The Box-Cox symmetric distributions constitute a broad class of probability models for positive continuous data, offering flexibility in modeling skewness and tail behavior. Their parameterization allows a straightforward quantile-based interpretation, which is particularly useful in regression modeling. Despite their potential, only a few specific distributions within this class have been explored in regression contexts, and zero-adjusted extensions have not yet been formally addressed in the literature. This paper formalizes the class of Box-Cox symmetric regression models and introduces a new zero-adjusted extension suitable for modeling data with a non-negligible proportion of observations equal to zero. We discuss maximum likelihood estimation, assess finite-sample performance through simulations, and develop diagnostic tools including residual analysis, local influence measures, and goodness-of-fit statistics. An empirical application on basic education expenditure illustrates the models' ability to capture complex patterns in zero-inflated and highly skewed nonnegative data. To support practical use, we developed the new BCSreg R package, which implements all proposed methods.

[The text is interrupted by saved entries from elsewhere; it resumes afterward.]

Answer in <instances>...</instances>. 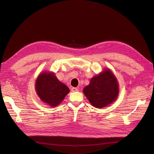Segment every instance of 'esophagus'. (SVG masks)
<instances>
[{
    "instance_id": "34e87169",
    "label": "esophagus",
    "mask_w": 154,
    "mask_h": 154,
    "mask_svg": "<svg viewBox=\"0 0 154 154\" xmlns=\"http://www.w3.org/2000/svg\"><path fill=\"white\" fill-rule=\"evenodd\" d=\"M71 91H72V92H78L79 91V89L77 88H76V87H72V88H71Z\"/></svg>"
}]
</instances>
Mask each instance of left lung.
Here are the masks:
<instances>
[{"label": "left lung", "instance_id": "obj_1", "mask_svg": "<svg viewBox=\"0 0 154 154\" xmlns=\"http://www.w3.org/2000/svg\"><path fill=\"white\" fill-rule=\"evenodd\" d=\"M83 91L93 106L102 108L117 98L119 85L114 75L110 70L106 69L99 75L94 77Z\"/></svg>", "mask_w": 154, "mask_h": 154}]
</instances>
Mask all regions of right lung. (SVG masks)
Segmentation results:
<instances>
[{
	"label": "right lung",
	"mask_w": 154,
	"mask_h": 154,
	"mask_svg": "<svg viewBox=\"0 0 154 154\" xmlns=\"http://www.w3.org/2000/svg\"><path fill=\"white\" fill-rule=\"evenodd\" d=\"M35 89L39 98L52 107L59 105L70 91L53 73L40 74L36 80Z\"/></svg>",
	"instance_id": "1"
}]
</instances>
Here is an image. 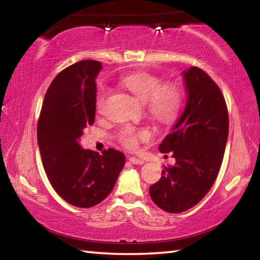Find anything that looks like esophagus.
<instances>
[{"label": "esophagus", "instance_id": "34e87169", "mask_svg": "<svg viewBox=\"0 0 260 260\" xmlns=\"http://www.w3.org/2000/svg\"><path fill=\"white\" fill-rule=\"evenodd\" d=\"M128 160H129L131 164H133V165H143V164H145L143 160H141V158H138V157H129Z\"/></svg>", "mask_w": 260, "mask_h": 260}]
</instances>
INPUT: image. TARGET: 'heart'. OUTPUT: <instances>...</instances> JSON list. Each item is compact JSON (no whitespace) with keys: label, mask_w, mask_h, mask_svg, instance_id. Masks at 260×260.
Returning <instances> with one entry per match:
<instances>
[{"label":"heart","mask_w":260,"mask_h":260,"mask_svg":"<svg viewBox=\"0 0 260 260\" xmlns=\"http://www.w3.org/2000/svg\"><path fill=\"white\" fill-rule=\"evenodd\" d=\"M121 84L141 103H147L149 114L160 122H170L176 117L181 106V91L172 84L162 81L148 73H134L122 78ZM107 95V88L102 87L98 93L96 107L100 111ZM150 133L147 129H134L126 127L120 131L119 141L126 148L135 149L139 140H148Z\"/></svg>","instance_id":"1"}]
</instances>
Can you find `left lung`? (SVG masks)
Masks as SVG:
<instances>
[{"label": "left lung", "mask_w": 260, "mask_h": 260, "mask_svg": "<svg viewBox=\"0 0 260 260\" xmlns=\"http://www.w3.org/2000/svg\"><path fill=\"white\" fill-rule=\"evenodd\" d=\"M182 76L184 110L158 146L161 153L173 152L175 165L165 167L161 179L149 187L153 202L170 214L192 208L210 190L229 135L226 104L214 80L196 67Z\"/></svg>", "instance_id": "8db88e82"}]
</instances>
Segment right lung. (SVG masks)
I'll use <instances>...</instances> for the list:
<instances>
[{"label":"right lung","mask_w":260,"mask_h":260,"mask_svg":"<svg viewBox=\"0 0 260 260\" xmlns=\"http://www.w3.org/2000/svg\"><path fill=\"white\" fill-rule=\"evenodd\" d=\"M96 60H81L58 73L45 93L37 125V141L50 183L64 201L91 208L114 188L125 166L115 149L100 155L80 146L84 128L94 122Z\"/></svg>","instance_id":"add662e5"}]
</instances>
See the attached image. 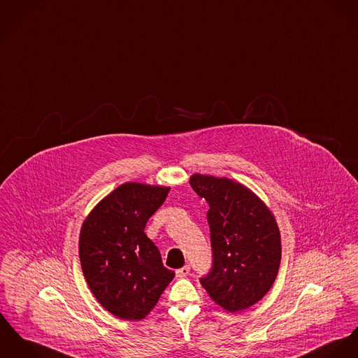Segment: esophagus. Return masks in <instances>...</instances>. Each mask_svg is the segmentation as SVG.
<instances>
[{
  "label": "esophagus",
  "mask_w": 358,
  "mask_h": 358,
  "mask_svg": "<svg viewBox=\"0 0 358 358\" xmlns=\"http://www.w3.org/2000/svg\"><path fill=\"white\" fill-rule=\"evenodd\" d=\"M190 273V265H185V266H182L180 269H176V276L178 278H185V276H187Z\"/></svg>",
  "instance_id": "1"
}]
</instances>
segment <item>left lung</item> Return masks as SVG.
Masks as SVG:
<instances>
[{
  "label": "left lung",
  "instance_id": "obj_1",
  "mask_svg": "<svg viewBox=\"0 0 358 358\" xmlns=\"http://www.w3.org/2000/svg\"><path fill=\"white\" fill-rule=\"evenodd\" d=\"M190 185L209 203L213 265L199 282L228 312L248 309L278 276L282 243L275 216L260 196L232 179L194 173Z\"/></svg>",
  "mask_w": 358,
  "mask_h": 358
}]
</instances>
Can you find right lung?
<instances>
[{
	"label": "right lung",
	"instance_id": "1",
	"mask_svg": "<svg viewBox=\"0 0 358 358\" xmlns=\"http://www.w3.org/2000/svg\"><path fill=\"white\" fill-rule=\"evenodd\" d=\"M168 193L164 186L124 183L98 202L80 228L85 279L102 308L119 319H145L175 276L145 234Z\"/></svg>",
	"mask_w": 358,
	"mask_h": 358
}]
</instances>
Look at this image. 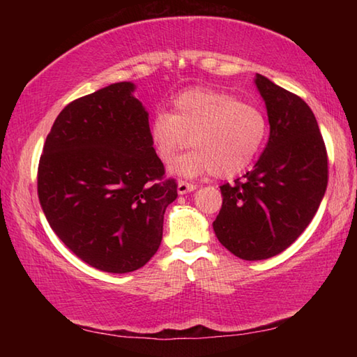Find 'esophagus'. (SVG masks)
Returning <instances> with one entry per match:
<instances>
[{"instance_id":"obj_1","label":"esophagus","mask_w":357,"mask_h":357,"mask_svg":"<svg viewBox=\"0 0 357 357\" xmlns=\"http://www.w3.org/2000/svg\"><path fill=\"white\" fill-rule=\"evenodd\" d=\"M195 189H197L195 184L185 183V181H179V183H178V193H179V195H184V193L193 192Z\"/></svg>"}]
</instances>
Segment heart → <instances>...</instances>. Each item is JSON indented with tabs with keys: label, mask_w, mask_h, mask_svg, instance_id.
I'll use <instances>...</instances> for the list:
<instances>
[{
	"label": "heart",
	"mask_w": 357,
	"mask_h": 357,
	"mask_svg": "<svg viewBox=\"0 0 357 357\" xmlns=\"http://www.w3.org/2000/svg\"><path fill=\"white\" fill-rule=\"evenodd\" d=\"M266 118L258 107L214 89H190L174 100L172 113H159L149 126V138L159 159L184 178L214 173L231 178L243 173L264 142Z\"/></svg>",
	"instance_id": "b5f03b06"
}]
</instances>
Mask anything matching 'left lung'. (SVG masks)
<instances>
[{
	"label": "left lung",
	"instance_id": "obj_1",
	"mask_svg": "<svg viewBox=\"0 0 357 357\" xmlns=\"http://www.w3.org/2000/svg\"><path fill=\"white\" fill-rule=\"evenodd\" d=\"M269 140L252 172L220 185L217 239L238 258L279 255L312 222L328 187V154L317 118L299 96L257 74Z\"/></svg>",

翻译：Box-Cox对称分布构成了一个广泛的概率模型类，适用于正连续数据，在建模偏态和尾部行为方面具有灵活性。其参数化允许基于分位数的直观解释，这在回归建模中尤为有用。尽管具有潜力，该类别中仅有少数特定分布在回归情境中得到探索，且零调整扩展在文献中尚未得到正式讨论。本文形式化了Box-Cox对称回归模型类，并引入了一种适用于具有不可忽略零值观测比例数据建模的新零调整扩展。我们讨论了最大似然估计，通过模拟评估有限样本性能，并开发了包括残差分析、局部影响度量和拟合优度统计在内的诊断工具。一项关于基础教育支出的实证应用展示了该模型在捕捉零膨胀和高度偏态非负数据中复杂模式的能力。为支持实际应用，我们开发了新的BCSreg R软件包，实现了所有提出的方法。